Do you see the humor in that? I didn’t for a long time…until I did! I got it. It’s not about adopting some behavior and acting on it all the time, it’s about acting with integrity no matter what you’re feeling.
I have come to recognize that being trustworthy does not demand that I be rigidly consistent, but that I be dependably real. It’s a hugely different experience and one that, once I surrendered to it, was much easier to maintain consistently, because it’s real. It’s not me trying to do or be something I think is right because I decided it was. Even if I was trying to do right…
The term congruent is one I have used many times to describe the way I would like to be. By this I mean that whatever feeling or attitude I experience would be matched by my awareness of that attitude.
When this is true, then I believe I am a unified or integrated person in that moment and hence I can be whatever I deeply am.
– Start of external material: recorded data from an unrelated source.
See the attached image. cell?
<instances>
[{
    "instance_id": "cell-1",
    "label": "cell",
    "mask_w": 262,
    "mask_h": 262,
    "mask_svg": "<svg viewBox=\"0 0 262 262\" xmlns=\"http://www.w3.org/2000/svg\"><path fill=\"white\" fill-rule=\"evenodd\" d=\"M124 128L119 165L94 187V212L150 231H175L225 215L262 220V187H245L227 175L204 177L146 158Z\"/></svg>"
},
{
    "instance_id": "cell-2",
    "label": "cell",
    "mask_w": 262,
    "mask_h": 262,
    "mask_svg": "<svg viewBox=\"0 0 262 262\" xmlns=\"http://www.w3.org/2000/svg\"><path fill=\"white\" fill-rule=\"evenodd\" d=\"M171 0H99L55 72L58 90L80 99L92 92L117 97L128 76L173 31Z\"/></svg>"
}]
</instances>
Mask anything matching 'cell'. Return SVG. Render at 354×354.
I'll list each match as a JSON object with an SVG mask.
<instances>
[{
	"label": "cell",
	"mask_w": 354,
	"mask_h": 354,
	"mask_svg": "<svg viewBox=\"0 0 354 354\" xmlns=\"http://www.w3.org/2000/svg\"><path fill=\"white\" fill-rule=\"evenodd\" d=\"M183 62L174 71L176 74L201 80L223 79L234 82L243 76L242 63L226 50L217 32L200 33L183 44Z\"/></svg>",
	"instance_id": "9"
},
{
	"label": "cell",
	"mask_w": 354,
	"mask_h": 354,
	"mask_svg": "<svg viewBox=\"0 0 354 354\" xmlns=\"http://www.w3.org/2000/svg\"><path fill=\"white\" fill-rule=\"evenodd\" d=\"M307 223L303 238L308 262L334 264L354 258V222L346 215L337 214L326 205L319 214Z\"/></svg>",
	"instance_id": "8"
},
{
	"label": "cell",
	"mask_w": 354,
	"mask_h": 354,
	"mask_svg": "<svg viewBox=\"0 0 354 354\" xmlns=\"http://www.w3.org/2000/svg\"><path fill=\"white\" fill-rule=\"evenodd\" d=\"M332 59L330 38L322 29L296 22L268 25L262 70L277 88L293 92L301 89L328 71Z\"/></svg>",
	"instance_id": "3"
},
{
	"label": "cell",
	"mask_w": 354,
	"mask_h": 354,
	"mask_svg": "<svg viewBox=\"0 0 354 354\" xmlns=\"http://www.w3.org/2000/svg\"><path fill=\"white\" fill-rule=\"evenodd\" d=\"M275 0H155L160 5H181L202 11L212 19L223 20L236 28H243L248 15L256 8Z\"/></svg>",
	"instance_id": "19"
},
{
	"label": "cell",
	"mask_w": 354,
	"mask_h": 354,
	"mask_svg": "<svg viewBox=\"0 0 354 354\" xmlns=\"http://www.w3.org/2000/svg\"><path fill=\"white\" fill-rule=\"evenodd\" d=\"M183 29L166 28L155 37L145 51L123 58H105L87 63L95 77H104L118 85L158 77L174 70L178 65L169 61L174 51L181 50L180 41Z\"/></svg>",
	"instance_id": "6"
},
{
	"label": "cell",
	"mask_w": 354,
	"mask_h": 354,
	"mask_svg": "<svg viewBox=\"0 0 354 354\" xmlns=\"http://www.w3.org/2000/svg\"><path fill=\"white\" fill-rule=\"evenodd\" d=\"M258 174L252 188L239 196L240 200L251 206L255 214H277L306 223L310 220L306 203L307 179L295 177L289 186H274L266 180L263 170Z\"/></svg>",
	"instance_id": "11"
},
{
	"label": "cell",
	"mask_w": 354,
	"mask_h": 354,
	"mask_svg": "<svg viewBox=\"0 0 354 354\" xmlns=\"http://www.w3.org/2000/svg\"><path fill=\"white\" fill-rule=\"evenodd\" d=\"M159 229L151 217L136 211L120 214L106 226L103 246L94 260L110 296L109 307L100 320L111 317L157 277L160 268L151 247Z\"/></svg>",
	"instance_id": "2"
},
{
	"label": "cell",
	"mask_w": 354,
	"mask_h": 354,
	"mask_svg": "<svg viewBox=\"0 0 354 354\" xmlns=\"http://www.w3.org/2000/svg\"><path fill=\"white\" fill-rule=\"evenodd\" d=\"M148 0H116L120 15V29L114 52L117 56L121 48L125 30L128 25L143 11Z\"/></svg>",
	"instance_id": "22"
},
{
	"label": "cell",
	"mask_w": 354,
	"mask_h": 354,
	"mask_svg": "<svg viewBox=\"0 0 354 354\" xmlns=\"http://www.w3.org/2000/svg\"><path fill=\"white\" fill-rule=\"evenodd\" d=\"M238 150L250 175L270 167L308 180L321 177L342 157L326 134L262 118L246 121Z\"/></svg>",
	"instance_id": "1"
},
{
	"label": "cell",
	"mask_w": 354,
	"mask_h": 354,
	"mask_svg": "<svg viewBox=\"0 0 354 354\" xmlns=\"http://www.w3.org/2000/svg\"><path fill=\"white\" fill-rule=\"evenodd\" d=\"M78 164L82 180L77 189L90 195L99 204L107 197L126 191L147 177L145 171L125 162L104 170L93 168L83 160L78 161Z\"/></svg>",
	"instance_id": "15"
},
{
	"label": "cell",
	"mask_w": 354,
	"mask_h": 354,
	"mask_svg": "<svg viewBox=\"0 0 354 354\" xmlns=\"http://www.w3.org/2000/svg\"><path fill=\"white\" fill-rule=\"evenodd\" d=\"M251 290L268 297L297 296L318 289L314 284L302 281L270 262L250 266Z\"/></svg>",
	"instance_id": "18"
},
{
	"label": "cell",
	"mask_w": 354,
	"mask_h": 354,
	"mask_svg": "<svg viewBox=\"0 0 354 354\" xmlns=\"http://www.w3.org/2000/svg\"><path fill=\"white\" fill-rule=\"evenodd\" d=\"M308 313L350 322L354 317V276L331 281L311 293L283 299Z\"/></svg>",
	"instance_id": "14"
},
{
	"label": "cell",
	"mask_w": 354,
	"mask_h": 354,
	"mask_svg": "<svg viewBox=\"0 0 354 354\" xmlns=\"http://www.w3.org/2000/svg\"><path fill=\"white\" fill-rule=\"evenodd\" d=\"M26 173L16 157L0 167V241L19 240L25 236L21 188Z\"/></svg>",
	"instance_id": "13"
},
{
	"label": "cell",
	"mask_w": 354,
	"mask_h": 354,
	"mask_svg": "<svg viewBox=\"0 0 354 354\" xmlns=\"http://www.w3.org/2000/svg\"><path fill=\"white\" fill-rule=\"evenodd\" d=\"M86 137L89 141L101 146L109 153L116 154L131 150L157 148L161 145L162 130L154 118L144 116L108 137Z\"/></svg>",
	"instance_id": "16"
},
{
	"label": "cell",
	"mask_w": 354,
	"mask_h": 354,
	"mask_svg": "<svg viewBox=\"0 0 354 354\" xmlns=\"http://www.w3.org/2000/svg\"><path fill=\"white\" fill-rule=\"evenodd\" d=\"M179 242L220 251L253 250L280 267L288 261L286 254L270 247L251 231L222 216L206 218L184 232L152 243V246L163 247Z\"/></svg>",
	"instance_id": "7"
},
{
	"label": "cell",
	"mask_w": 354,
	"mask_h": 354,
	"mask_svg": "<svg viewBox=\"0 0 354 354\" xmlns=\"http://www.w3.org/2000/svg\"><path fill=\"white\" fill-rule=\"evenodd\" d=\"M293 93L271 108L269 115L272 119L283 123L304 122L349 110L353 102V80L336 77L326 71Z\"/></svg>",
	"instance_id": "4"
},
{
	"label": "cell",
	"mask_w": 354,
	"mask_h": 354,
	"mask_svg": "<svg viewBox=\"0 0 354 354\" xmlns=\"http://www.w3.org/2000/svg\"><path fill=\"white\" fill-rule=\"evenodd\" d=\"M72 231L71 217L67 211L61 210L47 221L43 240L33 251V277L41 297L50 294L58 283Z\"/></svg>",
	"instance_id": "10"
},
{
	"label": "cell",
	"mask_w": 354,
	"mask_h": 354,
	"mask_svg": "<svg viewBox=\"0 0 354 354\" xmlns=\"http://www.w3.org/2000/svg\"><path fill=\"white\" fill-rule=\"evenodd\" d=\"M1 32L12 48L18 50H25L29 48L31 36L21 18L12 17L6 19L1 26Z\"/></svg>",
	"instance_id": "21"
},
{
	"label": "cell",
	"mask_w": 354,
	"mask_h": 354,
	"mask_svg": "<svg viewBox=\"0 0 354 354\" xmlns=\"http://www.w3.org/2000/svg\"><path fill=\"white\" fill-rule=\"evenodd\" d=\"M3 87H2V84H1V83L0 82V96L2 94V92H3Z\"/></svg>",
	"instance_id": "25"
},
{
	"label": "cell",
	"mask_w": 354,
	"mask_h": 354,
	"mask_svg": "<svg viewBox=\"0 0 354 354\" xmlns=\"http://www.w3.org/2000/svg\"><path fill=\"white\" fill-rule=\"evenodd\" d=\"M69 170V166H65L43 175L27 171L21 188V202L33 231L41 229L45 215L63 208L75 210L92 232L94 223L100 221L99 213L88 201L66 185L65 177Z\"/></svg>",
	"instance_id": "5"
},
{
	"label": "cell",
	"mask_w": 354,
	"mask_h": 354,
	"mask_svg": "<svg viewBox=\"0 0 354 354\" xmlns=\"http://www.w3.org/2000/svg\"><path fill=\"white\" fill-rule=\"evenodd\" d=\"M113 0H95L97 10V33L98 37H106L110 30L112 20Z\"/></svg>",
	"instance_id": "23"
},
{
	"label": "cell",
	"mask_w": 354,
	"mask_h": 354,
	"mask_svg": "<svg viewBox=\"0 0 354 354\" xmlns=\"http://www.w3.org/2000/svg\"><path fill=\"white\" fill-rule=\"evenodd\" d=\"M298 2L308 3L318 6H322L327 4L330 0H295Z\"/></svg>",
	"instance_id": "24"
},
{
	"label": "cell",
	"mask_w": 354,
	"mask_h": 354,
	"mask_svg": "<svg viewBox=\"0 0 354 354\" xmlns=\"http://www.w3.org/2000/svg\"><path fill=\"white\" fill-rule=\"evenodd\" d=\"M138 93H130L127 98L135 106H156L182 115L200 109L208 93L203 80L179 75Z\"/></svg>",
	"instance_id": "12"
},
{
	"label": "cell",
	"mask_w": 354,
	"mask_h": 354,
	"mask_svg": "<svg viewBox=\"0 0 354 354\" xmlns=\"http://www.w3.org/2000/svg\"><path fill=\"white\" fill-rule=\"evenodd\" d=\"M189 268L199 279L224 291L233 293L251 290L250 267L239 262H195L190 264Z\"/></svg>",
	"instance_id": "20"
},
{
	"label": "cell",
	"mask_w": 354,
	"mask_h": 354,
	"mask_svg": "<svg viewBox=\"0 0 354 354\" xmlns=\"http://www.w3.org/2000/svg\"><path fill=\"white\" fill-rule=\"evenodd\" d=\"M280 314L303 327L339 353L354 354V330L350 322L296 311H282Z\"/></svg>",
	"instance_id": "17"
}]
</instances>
That doesn’t mean I get to behave in any way I want, but it means I can truthfully experience what I feel and find a constructive way to work with whatever that is. That’s trustworthy and dependable. It’s not always easy, because telling the truth isn’t easy, especially when our everyday norms dictate that we smile and say ‘fine’ when asked how we are.
I’m suggesting that you unburden and say everything that’s on your mind in every moment, but rather that you feel what you do, and act from your true centre – knowing that you can accept how you feel and be true to your own integrity. That’s trustworthy defined a new way.
The reality of being dependable is sometimes not congruent with who you really are or how you feel in a given moment. That’s OK, if you can be true to what you believe and integrate it with what you feel so you show up authentic. We know when we’re experiencing the real thing, our internal compass tells us, if only we pay attention.